**STATED GOAL:** Please retype the copper testimony word for word, starting with "Mr. Prain: I am" and going on through "not war manufacturers.".

-- begin SOURCE EXCERPT --

Mr. Prain: I can only give you an opinion, because you realize I am connected with the Rhodesian industry and not the British. But I think it is without doubt that the biggest copper user in the United Kingdom is the British Insulated Callender Cables Company, and they draw wire for their own consumption in their own cables. They are the biggest cable manufacturer.
Mr. Kennedy: Do they sell to brokers?
Mr. Prain: No.
Mr. Kennedy: They do not?
Mr. Prain: No.
Mr. Kennedy: None of the wire from them goes directly or indirectly to the Soviet Union?
Mr. Prain: That is right.
Mr. Kennedy: What is the next?
Mr. Prain: I am afraid I just don’t know the order of dimension, but there are some big companies. There is a company called London Electric Wire, another one called Fredrich Smith.
Mr. Kennedy: Do you know if London Electric Wire ships wire to the Soviet Union?
Mr. Prain: I know nothing about their business.
Mr. Kennedy: What are the companies that you ship to?
Mr. Prain: I ship to British Insulated, which I have mentioned. My next biggest customer by a long way is the Enfield Rolling Mills, which is associated with the Enfield Cable Company. Then my third biggest customer is the Imperial Chemical Industries, ICI, and after that there are three very small customers.
Mr. Kennedy: What are their names?
Mr. Prain: The Yorkshire Copper, Birmingham Battery.
Mr. Kennedy: Birmingham what?
Mr. Prain: Battery. And a firm called Radcliffe. These last two are not war manufacturers.

-- end SOURCE EXCERPT --
-- begin DATA EXCERPT --

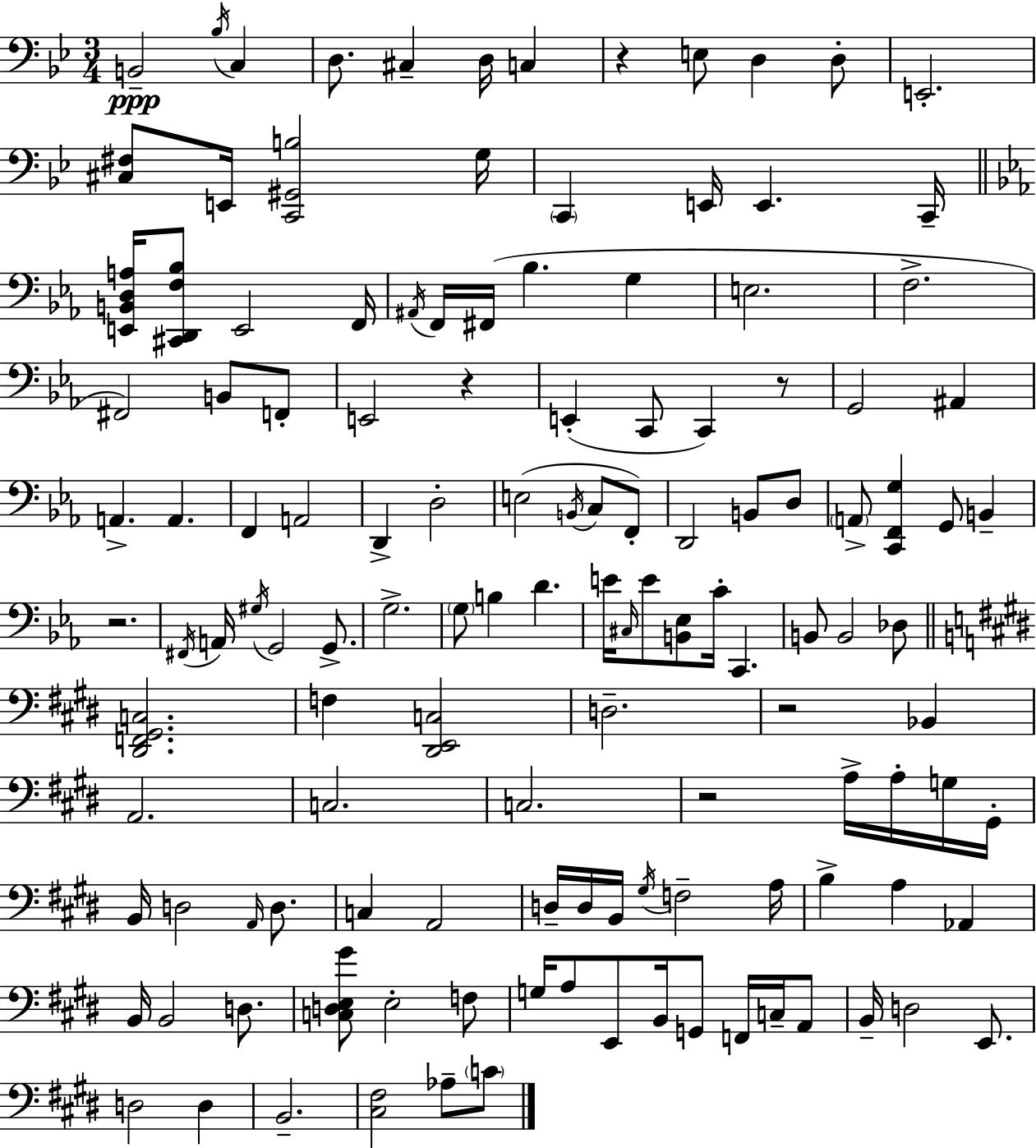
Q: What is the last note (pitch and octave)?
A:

-- end DATA EXCERPT --

**THE OUTPUT:**
Mr. Prain: I am afraid I just don’t know the order of dimension, but there are some big companies. There is a company called London Electric Wire, another one called Fredrich Smith.
Mr. Kennedy: Do you know if London Electric Wire ships wire to the Soviet Union?
Mr. Prain: I know nothing about their business.
Mr. Kennedy: What are the companies that you ship to?
Mr. Prain: I ship to British Insulated, which I have mentioned. My next biggest customer by a long way is the Enfield Rolling Mills, which is associated with the Enfield Cable Company. Then my third biggest customer is the Imperial Chemical Industries, ICI, and after that there are three very small customers.
Mr. Kennedy: What are their names?
Mr. Prain: The Yorkshire Copper, Birmingham Battery.
Mr. Kennedy: Birmingham what?
Mr. Prain: Battery. And a firm called Radcliffe. These last two are not war manufacturers.